Middle England humour, as exemplified in the work of the great Telegraph cartoonist Matt, showed one suburban lady anxiously reading a newspaper which had the headline: "NHS doctors held". Her friend, as she pours the tea, is bragging in a genteel fashion: "We always go private for our terrorism."
Australia, at present in hot pursuit of murderous medics, has joined in. The Australian had a cartoon of one burka-enveloped woman saying to another: "My son wants to be a doctor when he's blown up."
I laughed most at the email from David, a British friend who is a political scientist: "In the al-Qaeda version of medical science," he wrote, "'Physician heal thyself' becomes 'Physician kill thyself'.

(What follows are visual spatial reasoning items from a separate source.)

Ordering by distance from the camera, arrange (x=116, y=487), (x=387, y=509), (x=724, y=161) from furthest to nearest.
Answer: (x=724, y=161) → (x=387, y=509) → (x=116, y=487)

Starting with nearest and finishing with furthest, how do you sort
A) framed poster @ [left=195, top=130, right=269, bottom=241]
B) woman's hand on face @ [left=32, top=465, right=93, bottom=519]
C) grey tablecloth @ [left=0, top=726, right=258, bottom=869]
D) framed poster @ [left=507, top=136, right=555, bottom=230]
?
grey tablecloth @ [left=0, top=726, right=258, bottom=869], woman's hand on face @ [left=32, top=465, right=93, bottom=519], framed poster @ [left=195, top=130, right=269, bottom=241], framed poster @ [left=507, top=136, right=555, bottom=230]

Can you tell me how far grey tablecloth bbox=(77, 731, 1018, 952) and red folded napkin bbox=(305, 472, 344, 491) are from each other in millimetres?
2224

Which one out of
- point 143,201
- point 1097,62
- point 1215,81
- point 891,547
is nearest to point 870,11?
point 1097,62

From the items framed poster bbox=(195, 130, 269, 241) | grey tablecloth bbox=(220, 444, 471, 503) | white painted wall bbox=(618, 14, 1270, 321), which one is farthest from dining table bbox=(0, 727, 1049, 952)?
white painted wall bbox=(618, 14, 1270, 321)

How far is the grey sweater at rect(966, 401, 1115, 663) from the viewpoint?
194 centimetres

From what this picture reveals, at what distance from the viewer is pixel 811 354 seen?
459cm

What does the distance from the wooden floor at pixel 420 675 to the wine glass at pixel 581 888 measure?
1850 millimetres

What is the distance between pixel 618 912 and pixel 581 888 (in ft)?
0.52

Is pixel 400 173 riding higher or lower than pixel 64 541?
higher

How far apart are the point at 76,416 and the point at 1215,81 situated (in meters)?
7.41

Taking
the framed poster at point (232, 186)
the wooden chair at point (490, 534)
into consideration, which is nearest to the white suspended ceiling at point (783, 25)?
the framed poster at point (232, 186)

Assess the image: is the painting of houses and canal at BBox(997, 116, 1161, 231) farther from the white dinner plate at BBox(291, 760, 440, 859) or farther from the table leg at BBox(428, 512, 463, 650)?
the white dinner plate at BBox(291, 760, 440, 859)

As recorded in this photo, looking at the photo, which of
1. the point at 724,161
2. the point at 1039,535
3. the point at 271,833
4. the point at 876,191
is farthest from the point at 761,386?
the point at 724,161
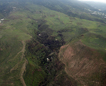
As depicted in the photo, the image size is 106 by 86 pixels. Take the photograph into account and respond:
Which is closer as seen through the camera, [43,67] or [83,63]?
[83,63]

Indeed there is something quite Pythonesque about legions of GPs fighting jihad on the NHS with a bomb in one hand while handing out sick notes with the other. It also casts a whole new light on the notion of Medecins Sans Frontieres."
Then there are the Scots triumphalist jokes, inspired by John Smeaton, the baggage handler who helped the police subdue one of the men from the burning Jeep, dragged an injured civilian to safety and was totally non-PC. about it. Asked what message he had for the bombers, he replied, "This is Glasgow. We'll just set about ye."
There's a website in his honour with such postings as: "Those hapless al-Qaeda boys were to find out that Glasgow has no respect for international terrorism. Nobody gets between 10,000 Weegies and a £99 week in Ibiza booked on Thursday night through Barrhead Travel."
But in the midst of the jokes the Brits are learning harsh lessons about how a pernicious ideology such as Islamism can turn healers into killers. After all, is not Osama bin Laden's deputy, Ayman al-Zawari, a highly-qualified surgeon and paediatrician?
The distressed British Muslim Doctors and Dentists Association is horrified by recent events, condemning violence as "completely contrary to the teachings of both medicine and Islam". Yet their profession is well represented among the membership of the Muslim Brotherhood, which was founded 60 years ago to re-establish the Caliphate and which is at present infiltrating a mosque near you.
Call me an hysterical Islamophobe, but I fear we'll be need healing jokes for many decades to come.